__TASK__.
Extract exactly and only the lines of the data below, starting at the line with "INSTALLATION PROCESS" and stopping after the final line.

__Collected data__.
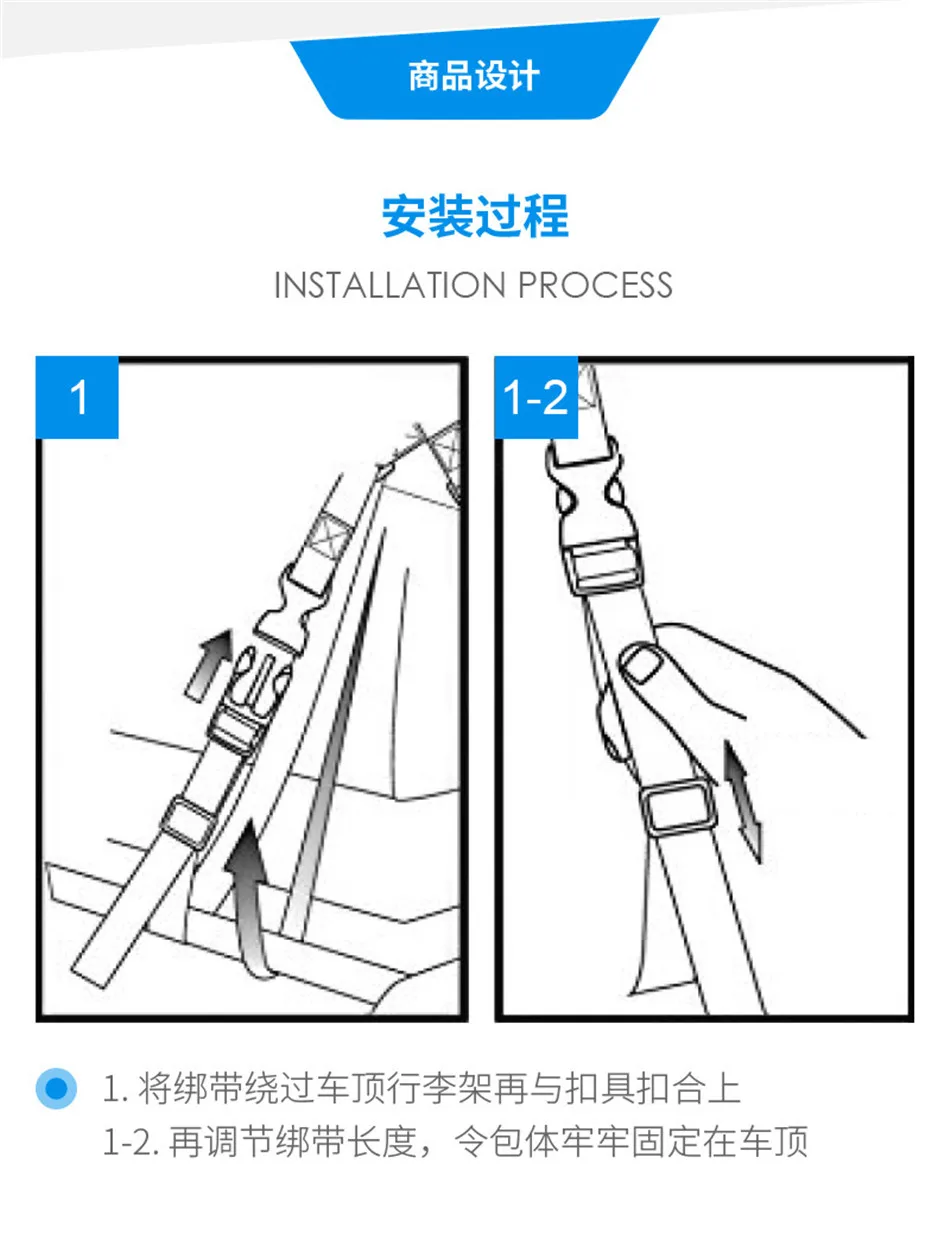 商品设计

安装过程

INSTALLATION PROCESS

1

1-2

1. 将绑带绕过车顶行李架再与扣具扣合上

1-2. 再调节绑带长度，令包体牢牢固定在车顶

__RESPONSE__.
INSTALLATION PROCESS

1

1-2

1. 将绑带绕过车顶行李架再与扣具扣合上

1-2. 再调节绑带长度，令包体牢牢固定在车顶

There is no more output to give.